After reading in the data appropriately, we randomly split the data set into two pieces, train on one piece, and test on the other. The following function does this,  returning the success rate of the classification algorithm on the testing piece.

import knn
import random

def column(A, j):
return [row[j] for row in A]

def test(data, k):
random.shuffle(data)
pts, labels = column(data, 0), column(data, 1)

trainingData = pts[:800]
trainingLabels = labels[:800]
testData = pts[800:]
testLabels = labels[800:]

f = knn.makeKNNClassifier(trainingData, trainingLabels,
k, knn.euclideanDistance)
correct = 0
total = len(testLabels)

for (point, label) in zip(testData, testLabels):
if f(point) == label:
correct += 1

return float(correct) / total


A run with $k=1$ gives a surprisingly good 89% success rate. Varying $k$, we see this is about as good as it gets without any modifications to the algorithm or the metric. Indeed, the graph below shows that the handwritten digits data set agrees with the axiom of neighborliness to a fair approximation.

A graph of classification accuracy against k for values of k between 1 and 50. The graph clearly shows a downward trend as k increases, but all values k < 10 are comparably good.

Of course, there are many improvements we could make to this naive algorithm. But considering that it utilizes no domain knowledge and doesn’t manipulate the input data in any way, it’s not too shabby.

As a side note, it would be fun to get some tablet software and have it use this method to recognize numbers as one writes it. Alas, we have little time for these sorts of applications.

One reason k-nearest-neighbors is such a common and widely-known algorithm is its ease of implementation. Indeed, we implemented the core algorithm in a mere three lines of Python. On top of that, k-nearest-neighbors is pleasingly parallel, and inherently flexible. Unlike the Perceptron algorithm, which relies on linear separability, k-nearest-neighbors and the axiom of neighborliness allow for datasets with many different geometric structures. These lecture notes give a good example, as shown below, and the reader can surely conjure many more.

k-nearest-neighbors applied to a data set organized in concentric circles.

And of course, the flexibility is even greater by virtue of being able to use any metric for distance computations. One may, for instance, use the Manhattan metric if the points in question are locations in a city. Or if the data is sequential, one could use the dynamic time warping distance (which isn’t truly a metric, but is still useful). The possibilities are only limited by the discovery of new and useful metrics.

With such popularity, k-nearest-neighbors often comes with a number of modifications and enhancements. One enhancement is to heuristically remove certain points close to the decision boundary. This technique is called edited k-nearest-neighbors. Another is to weight certain features heavier in the distance computations, which requires one to programmatically determine which features help less with classification. This is getting close to the realm of a decision tree, and so we’ll leave this as an exercise to the reader.

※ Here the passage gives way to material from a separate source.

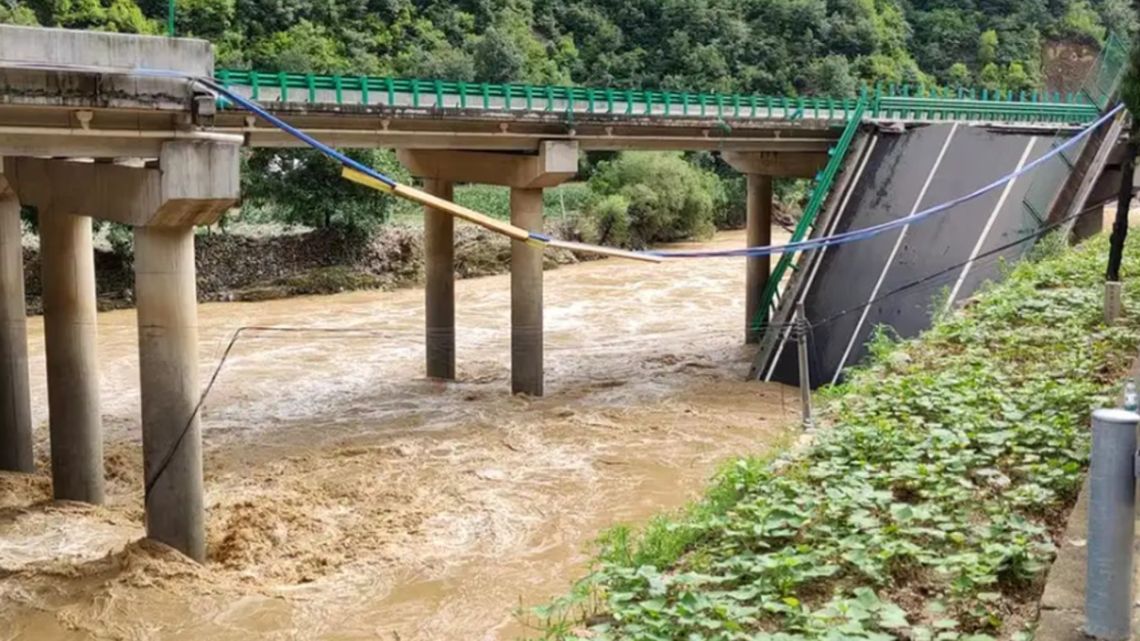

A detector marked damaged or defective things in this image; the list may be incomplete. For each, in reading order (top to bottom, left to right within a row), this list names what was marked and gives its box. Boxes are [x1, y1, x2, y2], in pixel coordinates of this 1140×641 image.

broken concrete edge [1035, 351, 1140, 634]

The next improvement has to do with runtime. Given $n$ training points and $d$ features (d for dimension), one point requires $O(nd)$ to classify. This is particularly expensive, because most of the distance computations performed are between points that are far away, and as $k$ is usually small, they won’t influence in the classification.

One way to alleviate this is to store the data points in a data structure called a k-d tree. The k-d tree originated in computational geometry in the problem of point location. It partitions space into pieces based on the number of points in each resulting piece, and organizes the partitions into a tree. In other words, it will partition tightly where the points are dense, and loosely where the points are sparse. At each step of traversing the tree, one can check to see which sub-partition the unclassified point lies in, and descend appropriately. With certain guarantees, this reduces the computation to $O(\log(n)d)$. Unfortunately, there are issues with large-dimensional spaces that are beyond the scope of this post. We plan to investigate k-d trees further in a future series on computational geometry.

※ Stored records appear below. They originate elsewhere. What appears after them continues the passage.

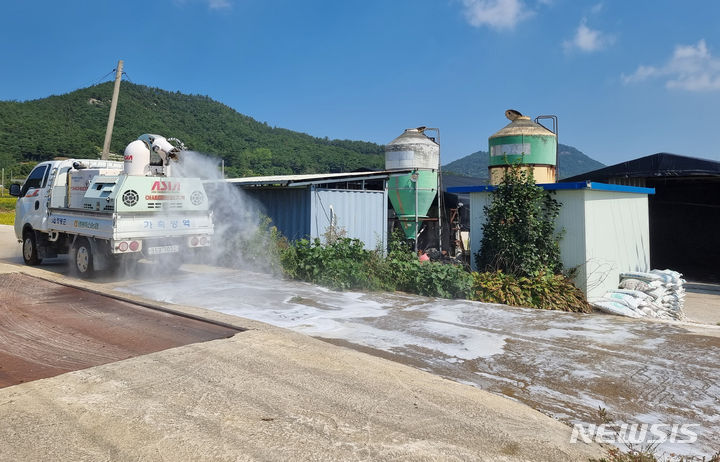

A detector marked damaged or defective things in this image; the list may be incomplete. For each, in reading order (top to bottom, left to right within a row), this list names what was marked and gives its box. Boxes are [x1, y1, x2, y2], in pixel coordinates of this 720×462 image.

rusty storage tank [388, 127, 438, 240]
rusty storage tank [486, 109, 560, 184]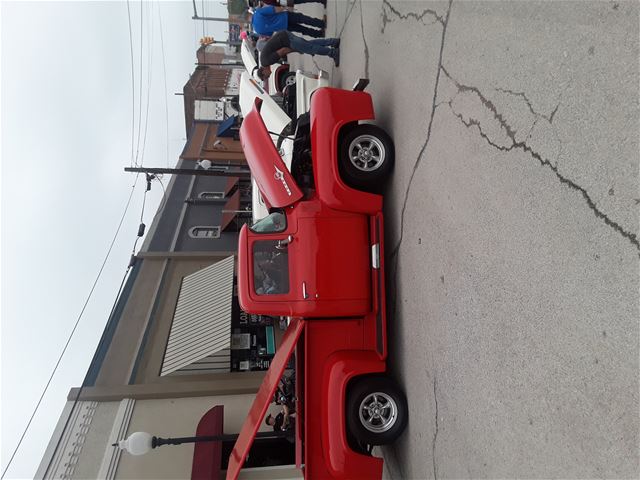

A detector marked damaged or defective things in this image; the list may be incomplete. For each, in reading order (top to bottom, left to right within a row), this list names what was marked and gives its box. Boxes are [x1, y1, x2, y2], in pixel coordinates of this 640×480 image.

pavement crack [380, 0, 444, 33]
pavement crack [390, 0, 456, 258]
pavement crack [442, 69, 636, 255]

The last issue we consider is in data scaling. Specifically, one needs to be very careful when converting the real world data into numerical data. We can think of each of the features as a random variable, and we want all of these random variables to have comparable variation. The reason is simply because we’re using spheres. One can describe k-nearest-neighbors as finding the smallest (filled-in) sphere centered at the unlabeled point containing $k$ labeled data points, and using the most common of those labels to classify the new point. Of course, one can talk about “spheres” in any metric space; it’s just the set of all points within some fixed distance from the center (and this definition doesn’t depend on the dimension of the space). The important point is that a sphere has uniform length along every axis. If the data is scaled improperly, then the geometry of the sphere won’t mirror the geometry of the data, and the algorithm will flounder.

So now we’ve seen a smattering of topics about k-nearest-neighbors. We’d love to continue the discussion of modifications in the comments. Next time we’ll explore decision trees, and work with another data set. Until then!

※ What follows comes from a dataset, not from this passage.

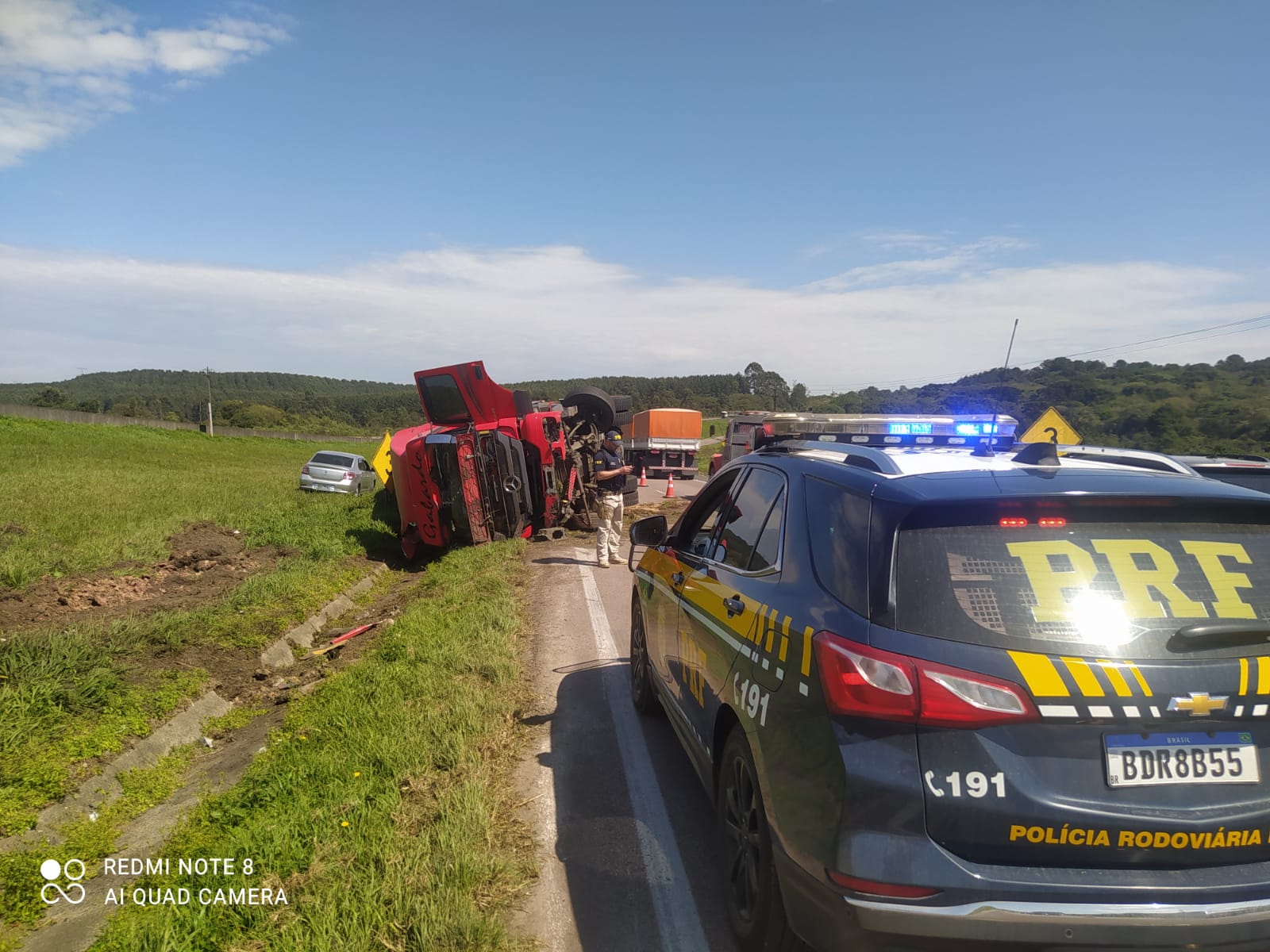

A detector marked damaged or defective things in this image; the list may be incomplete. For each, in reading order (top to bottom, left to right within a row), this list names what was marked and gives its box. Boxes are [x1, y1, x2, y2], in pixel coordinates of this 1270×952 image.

The Cellular Automaton Method for Cave Generation

Dear reader, this post has an interactive simulation! We encourage you to play with it as you read the article below.

In our series of posts on cellular automata, we explored Conway’s classic Game of Life and discovered some interesting patterns therein. And then in our primers on computing theory, we built up a theoretical foundation for similar kinds of machines, including a discussion of Turing machines and the various computational complexity classes surrounding them. But cellular automata served us pretty exclusively as a toy. It was a basic model of computation, which we were interested in only for its theoretical universality. One wouldn’t expect too many immediately practical (and efficient) applications of something which needs a ridiculous scale to perform basic logic. In fact, it’s amazing that there are as many as there are.

In this post we’ll look at one particular application of cellular automata to procedural level generation in games.

An example of a non-randomly generated cave level from Bethesda’s The Elder Scrolls series.

The Need for More Caves

Level design in video games is a time-consuming and difficult task. It’s extremely difficult for humans to hand-craft areas that both look natural and are simultaneously fun to play in. This is particularly true of the multitude of contemporary role-playing games modeled after Dungeons and Dragons, in which players move through a series of areas defeating enemies, collecting items, and developing their character. With a high demand for such games and so many levels in each game, it would save an unfathomable amount of money to have computers generate the levels on the fly. Perhaps more importantly, a game with randomly generated levels inherently has a much higher replay value.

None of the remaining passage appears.